Directions:
1 > Answer these questions using the essay about self-approval:
(a) How old is the woman who gives the advice?
(b) Which institute did she frequent, and in what place?
(c) What did she say to part ways with?
2 > Repeat the essay about self-approval word for word from "I sat with her" to "than they are.".
3 > Write the next part of the essay about self-approval, starting after its final sentence.

Excerpted text:

You don’t need anyone to approve of you.

She emphatically said to me in her calm, raspy voice while staring me dead in my frantic eyes. She picked up on the fact that I’d been struggling. She needn’t spend more than a few afternoons over tea with me to register my fear. “Have you ever actually seen your fear?” she continued. My jaw was on the floor.

In her 81 years of life, she’s been around the block a time or ten, and the assuredness and wisdom that only age and hardship can afford seeps from her every word. She spoke of her days frequenting the Albert Ellis Institute in Manhattan, and learning how to harness the dialogue unfolding in her life to reduce if not expunge her fear. She said to part ways with the ‘shoulds.’ She said it would take time. That we can’t turn the boat completely around mid-current. It would take practice. “You don’t need anyone to approve of you.”

I sat with her words and after weeks of introspection came to the following, a script of sorts, to revisit when I begin believing that the human condition and the lives we lead should be any other way than they are.

Nothing is wrong with you. You keep fantasizing about all the issues and making mountains out of everything you feel and experience because you have no tolerance for discomfort. You rely on other people to accept you, affirm you, and make you feel like you’re enough. If you fulfill all the criteria of a manageable mood, a prestigious job, an enviable marriage, a healthy body, impeccable coping skills and neat even days with no unknowns, then everything will be as you feel it should. Everything will be as you feel it must.

But the world isn’t waiting for you to thrive. Its inhabitants aren’t here to solve your problems. And until you have faith in yourself, and give yourself the approval you are desperately waiting for someone or something else to give you, you will always come up short. No amount of money, scoops of ice cream, promotions, or criticism free days will ever be enough to numb your dis-ease until you decide I approve of me, as I am. Every single part.

Supplied records:
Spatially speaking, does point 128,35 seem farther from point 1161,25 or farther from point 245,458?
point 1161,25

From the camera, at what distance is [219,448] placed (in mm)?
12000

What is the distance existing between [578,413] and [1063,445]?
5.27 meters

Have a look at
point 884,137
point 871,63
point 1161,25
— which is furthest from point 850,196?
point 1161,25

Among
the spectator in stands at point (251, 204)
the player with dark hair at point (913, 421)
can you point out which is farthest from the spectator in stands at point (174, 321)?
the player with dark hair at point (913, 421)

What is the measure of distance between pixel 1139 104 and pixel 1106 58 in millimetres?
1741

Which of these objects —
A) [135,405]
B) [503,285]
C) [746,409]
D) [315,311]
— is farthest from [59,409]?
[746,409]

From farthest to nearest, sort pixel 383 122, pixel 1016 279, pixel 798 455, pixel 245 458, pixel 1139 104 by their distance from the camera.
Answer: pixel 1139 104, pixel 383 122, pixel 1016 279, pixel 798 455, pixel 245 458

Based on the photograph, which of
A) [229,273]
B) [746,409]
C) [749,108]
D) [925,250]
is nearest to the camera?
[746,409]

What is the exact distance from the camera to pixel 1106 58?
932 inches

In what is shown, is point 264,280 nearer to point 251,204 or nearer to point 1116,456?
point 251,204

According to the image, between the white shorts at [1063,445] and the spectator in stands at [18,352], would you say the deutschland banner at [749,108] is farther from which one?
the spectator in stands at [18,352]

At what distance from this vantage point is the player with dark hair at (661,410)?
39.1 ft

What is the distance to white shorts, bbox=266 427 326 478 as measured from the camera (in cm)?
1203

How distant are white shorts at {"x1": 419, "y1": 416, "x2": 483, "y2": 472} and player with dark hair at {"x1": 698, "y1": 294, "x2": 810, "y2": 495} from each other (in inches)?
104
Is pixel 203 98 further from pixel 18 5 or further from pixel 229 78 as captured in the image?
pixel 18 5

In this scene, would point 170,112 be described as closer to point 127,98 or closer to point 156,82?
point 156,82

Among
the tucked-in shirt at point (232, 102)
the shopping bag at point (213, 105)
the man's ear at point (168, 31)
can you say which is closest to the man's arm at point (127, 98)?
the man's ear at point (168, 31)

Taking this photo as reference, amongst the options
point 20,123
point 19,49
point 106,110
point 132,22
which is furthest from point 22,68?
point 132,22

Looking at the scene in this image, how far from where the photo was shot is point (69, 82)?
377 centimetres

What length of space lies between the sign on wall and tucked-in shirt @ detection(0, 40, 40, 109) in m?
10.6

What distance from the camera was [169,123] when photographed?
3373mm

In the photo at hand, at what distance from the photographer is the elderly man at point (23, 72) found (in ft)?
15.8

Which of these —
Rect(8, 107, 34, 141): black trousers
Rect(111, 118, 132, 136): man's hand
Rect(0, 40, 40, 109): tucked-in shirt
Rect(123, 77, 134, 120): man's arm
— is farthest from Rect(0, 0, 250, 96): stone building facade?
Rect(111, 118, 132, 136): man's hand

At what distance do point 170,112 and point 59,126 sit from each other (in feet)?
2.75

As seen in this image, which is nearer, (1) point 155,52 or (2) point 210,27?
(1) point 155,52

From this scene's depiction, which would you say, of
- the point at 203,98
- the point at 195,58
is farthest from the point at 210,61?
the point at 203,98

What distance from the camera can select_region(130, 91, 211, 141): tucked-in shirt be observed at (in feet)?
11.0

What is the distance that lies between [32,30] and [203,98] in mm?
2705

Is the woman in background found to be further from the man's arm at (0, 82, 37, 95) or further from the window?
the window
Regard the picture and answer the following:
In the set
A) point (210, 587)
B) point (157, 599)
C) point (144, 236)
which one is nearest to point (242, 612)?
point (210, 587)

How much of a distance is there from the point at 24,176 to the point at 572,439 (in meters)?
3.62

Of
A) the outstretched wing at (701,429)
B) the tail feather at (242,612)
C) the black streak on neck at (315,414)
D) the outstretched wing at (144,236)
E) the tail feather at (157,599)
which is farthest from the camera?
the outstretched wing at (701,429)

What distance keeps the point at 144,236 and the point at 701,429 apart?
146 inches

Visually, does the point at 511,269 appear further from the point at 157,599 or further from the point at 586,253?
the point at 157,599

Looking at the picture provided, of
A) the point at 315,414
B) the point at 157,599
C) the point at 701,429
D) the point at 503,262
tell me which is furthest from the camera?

Answers by item number:
1 >
(a) She is 81.
(b) The Albert Ellis Institute, in Manhattan.
(c) The "shoulds."

2 >
I sat with her words and after weeks of introspection came to the following, a script of sorts, to revisit when I begin believing that the human condition and the lives we lead should be any other way than they are.

3 >
Every good thing. Every doubt. Every loathsome emotion. Every intrusive thought. Every poor excuse and bad behavior. Every misstep. Every embarrassment. Every shame ridden sentiment. Every sideways glance from someone you care entirely too much about. Every time you divulged too much. Every embarrassingly long social media spiral. Every argument. Every debilitating low mood. Every strand of your DNA. Every component of your mental disorder. Every bill left to pay. Every cluttered corner. Every messy room. And ribbon of cellulite. And gray hair. And eye brow untweezed. And dysfunctional family encounter. And drunken outburst. And argument. And misspoken word. And longing. And comparison you assigned too much weight to. And topic that steals your mind and heart away from the glorious albeit imperfect present.

I realize now that I have thought all along that getting approval was the goal and reassurance from others would keep me safe but being on the other side of a need for approval is where the freedom lies. You don’t need anyone to approve of you.

Written from the heart.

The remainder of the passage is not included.